Mai 1998, de Séoul à Paris


Je m’appelle Sandra, J’ai 23 ans, Je suis née à Séoul en Corée et j’ai été adoptée à l’âge de 11 mois.

A ma naissance, je m’appelais Min-jee Lee. Et j’ai porté ce prénom 11 mois au sein d’une famille d’accueil avant de m’envoler avec d’autres bébés direction la France pour intégrer une nouvelle famille.



Au moment de l’adoption mes parents avaient 38 ans, et avaient déjà deux filles biologiques. Ma mère avait toujours eu envie d’adopter et a embarqué mon père dans cette aventure. Ils sont passés par l’association AEM (Association pour les Enfants du Monde).
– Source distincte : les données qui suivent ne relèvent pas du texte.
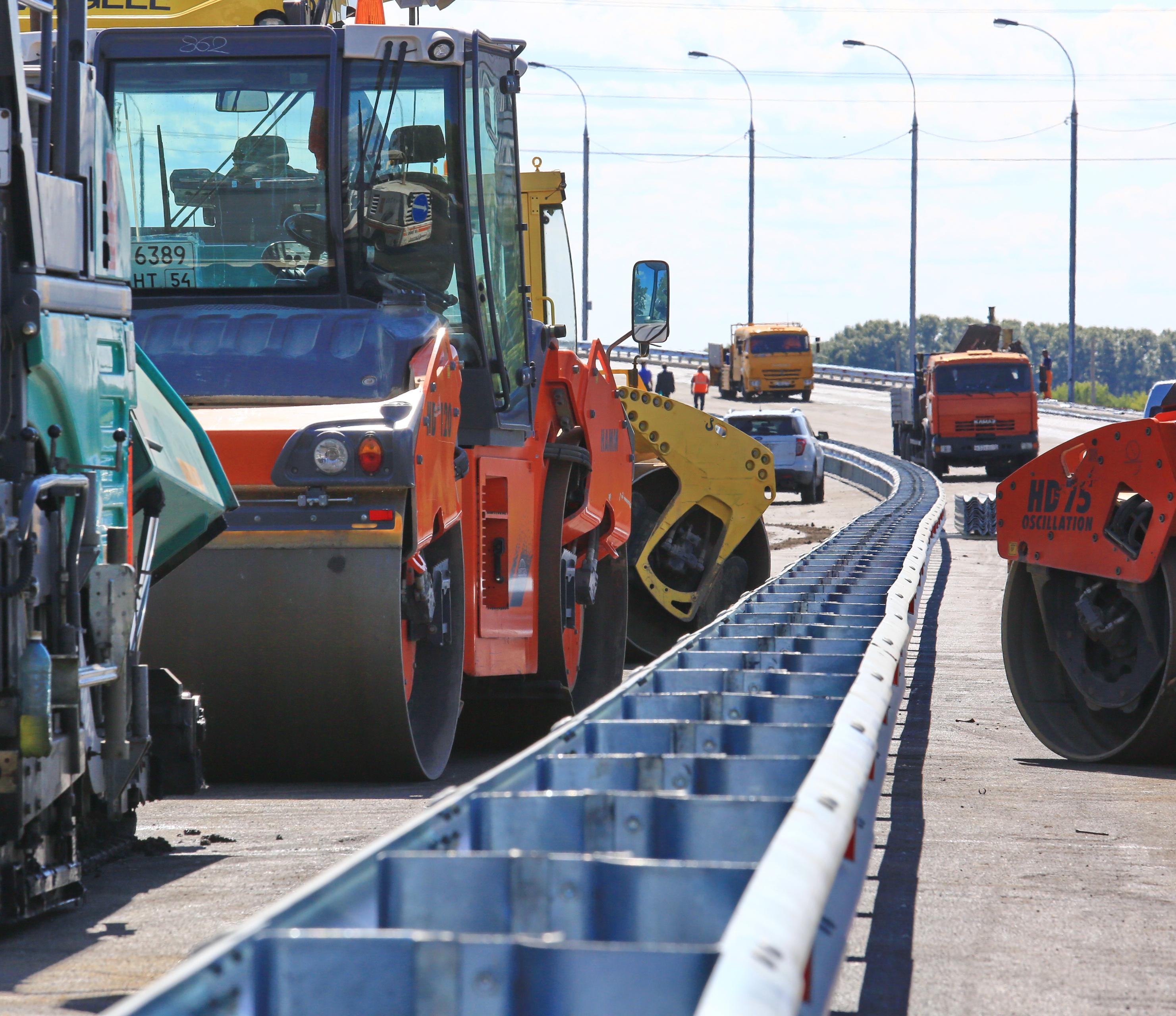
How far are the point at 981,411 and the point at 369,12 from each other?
28.6 m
Une autre fille était censée prendre ma place initialement, ils avaient reçu le dossier pour adopter cette petite fille, mais malheureusement elle a eu des problèmes médicaux qui ont empêché l’adoption d’aboutir. Puis ils ont reçu mon dossier, et quelques mois après j’étais dans leurs bras.



“ A l'aéroport il y avait plein de dames, avec plein d’enfants,

dans ce lot d’enfants il y avait moi ” .


Mes parents étaient à l’aéroport le jour de mon arrivée, avec mes soeurs, ils m’attendaient.

La rencontre s’est très bien passée, forcément, j’étais bébé, j’avais de grands yeux noirs qui essayaient de comprendre ce qu’il m’arrivait et la nouvelle famille qui m’attendait. Ma mère m’a accueillie comme son enfant, tout s’est fait naturellement.

Pour mes soeurs comme j'étais bébé, mes parents leur ont transmis le fait que je faisais partie de la famille.




“ Un habit traditionnel, un hochet et des photos avec ma famille d’accueil. “


Je suis arrivée avec ces quelques affaires de Séoul, aujourd’hui elles sont les souvenirs d’une vie dont je ne veux pas me rappeler.


J’ai une fois décidé de regarder ces photos au collège, il y avait la mère du foyer d’accueil mais je n’ai jamais regardé ces photos de nouveau. Je pense que j’ai l’appréhension de me faire un souvenir avec eux. C’est un souvenir qui a existé mais que je n’ai plus envie d’avoir aujourd’hui. Depuis petite, mes parents ne m’ont jamais rien caché, j’ai grandis en sachant que ma mère biologique était jeune et ne pouvait pas me garder.


Pour plus tard, je ne me verrai pas adopter un enfant, le courage de transmettre, tisser un lien avec quelqu’un alors qu’il ne te ressemble pas du tout est trop fort à mes yeux.


Je ne ressens pas le besoin de retrouver mes parents biologiques, ce n’est pas un sujet.

Le besoin ne m’est pas jamais arrivé pour le moment. Peut-être qu’un jour j’aurai envie de voir à quoi elle ressemble mais je ne veux pas lui parler car j’ai peur que en sachant la vérité, cela me blesse.